Return a faithful copy of all the entries, omitting the images.

→ **SUPPLIED ENTRIES**
-------------------------

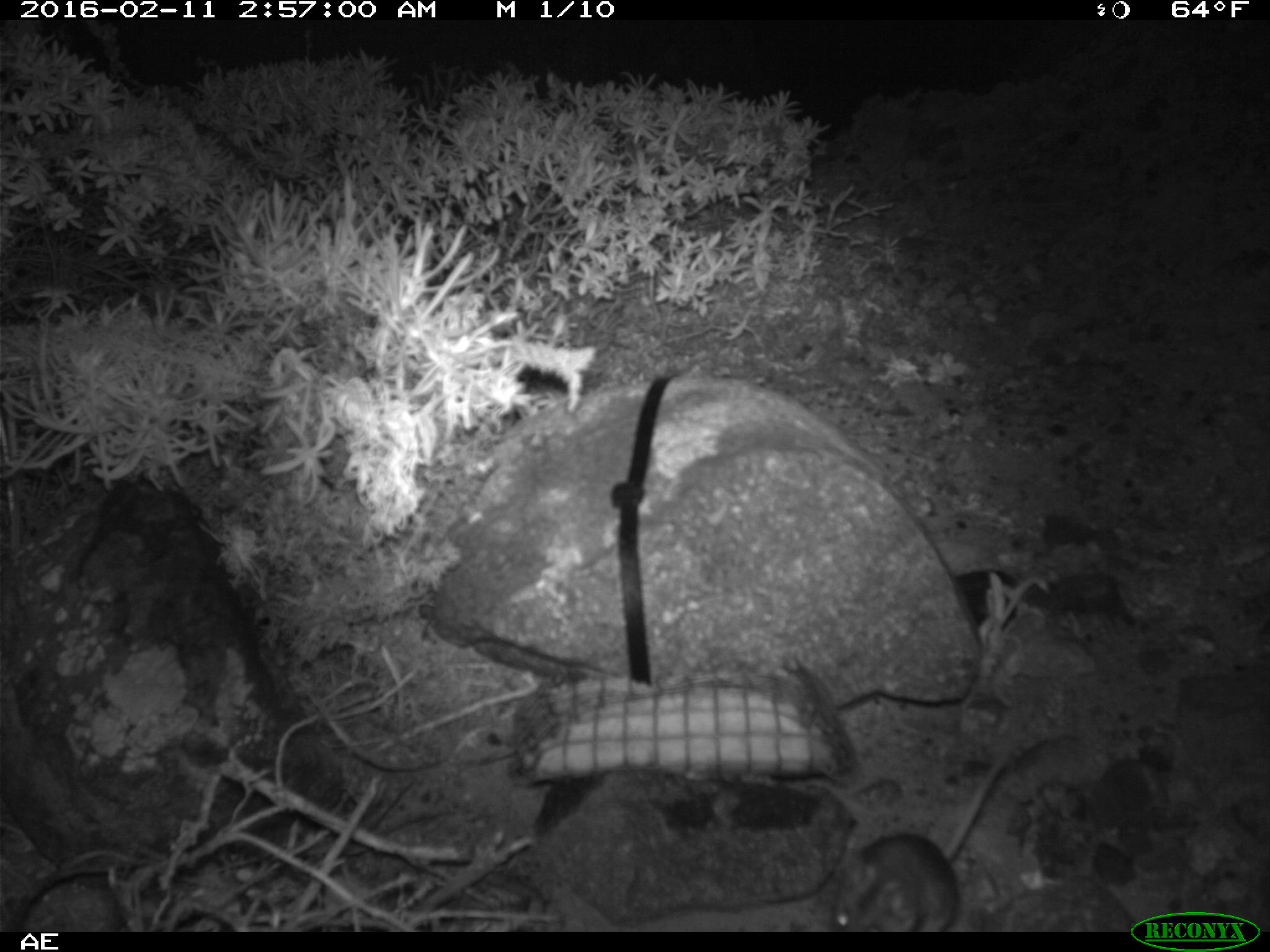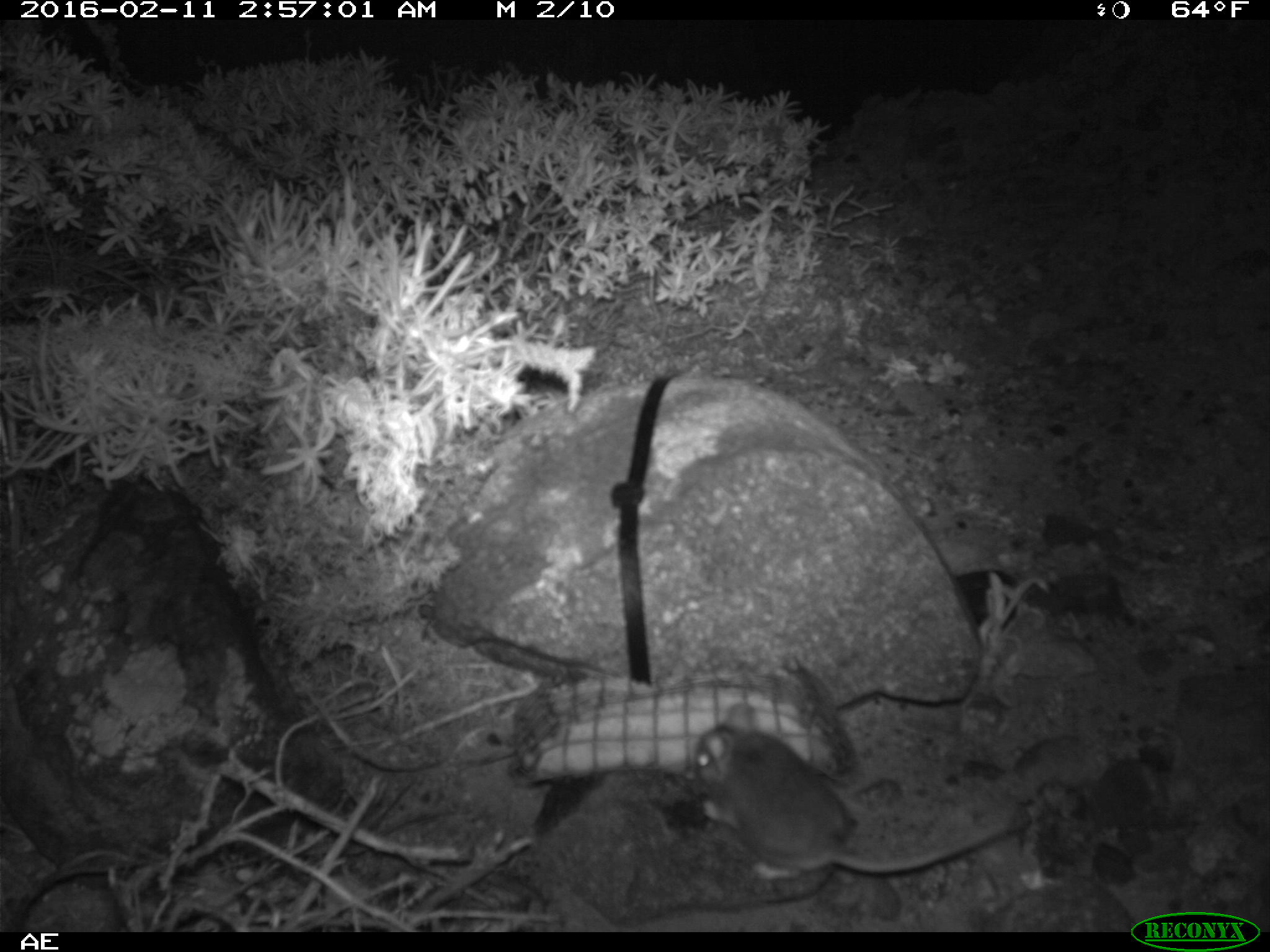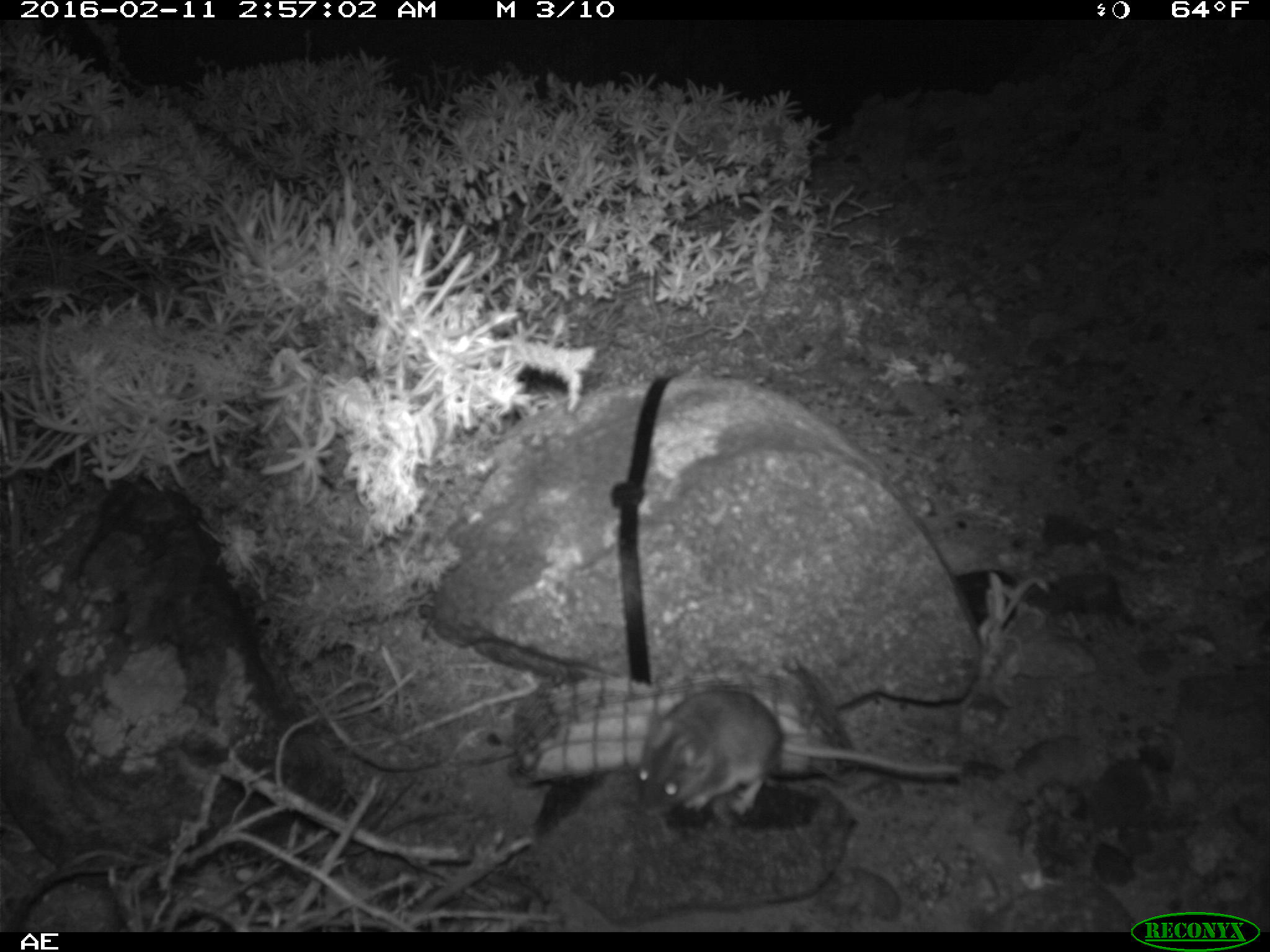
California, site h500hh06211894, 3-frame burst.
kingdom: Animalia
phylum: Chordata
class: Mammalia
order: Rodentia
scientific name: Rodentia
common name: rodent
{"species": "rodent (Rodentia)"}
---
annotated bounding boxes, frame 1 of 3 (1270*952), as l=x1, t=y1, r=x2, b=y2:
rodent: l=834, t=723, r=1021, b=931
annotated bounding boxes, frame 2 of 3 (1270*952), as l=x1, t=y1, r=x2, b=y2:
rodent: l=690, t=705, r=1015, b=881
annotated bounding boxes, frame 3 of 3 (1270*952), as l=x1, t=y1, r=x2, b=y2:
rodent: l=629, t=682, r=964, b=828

-------------------------

→ **SOLVED PROBLEM**
California, site h500hh06211894, 3-frame burst.
kingdom: Animalia
phylum: Chordata
class: Mammalia
order: Rodentia
scientific name: Rodentia
common name: rodent
{"species": "rodent (Rodentia)"}
---
annotated bounding boxes, frame 1 of 3 (1270*952), as l=x1, t=y1, r=x2, b=y2:
rodent: l=834, t=723, r=1021, b=931
annotated bounding boxes, frame 2 of 3 (1270*952), as l=x1, t=y1, r=x2, b=y2:
rodent: l=690, t=705, r=1015, b=881
annotated bounding boxes, frame 3 of 3 (1270*952), as l=x1, t=y1, r=x2, b=y2:
rodent: l=629, t=682, r=964, b=828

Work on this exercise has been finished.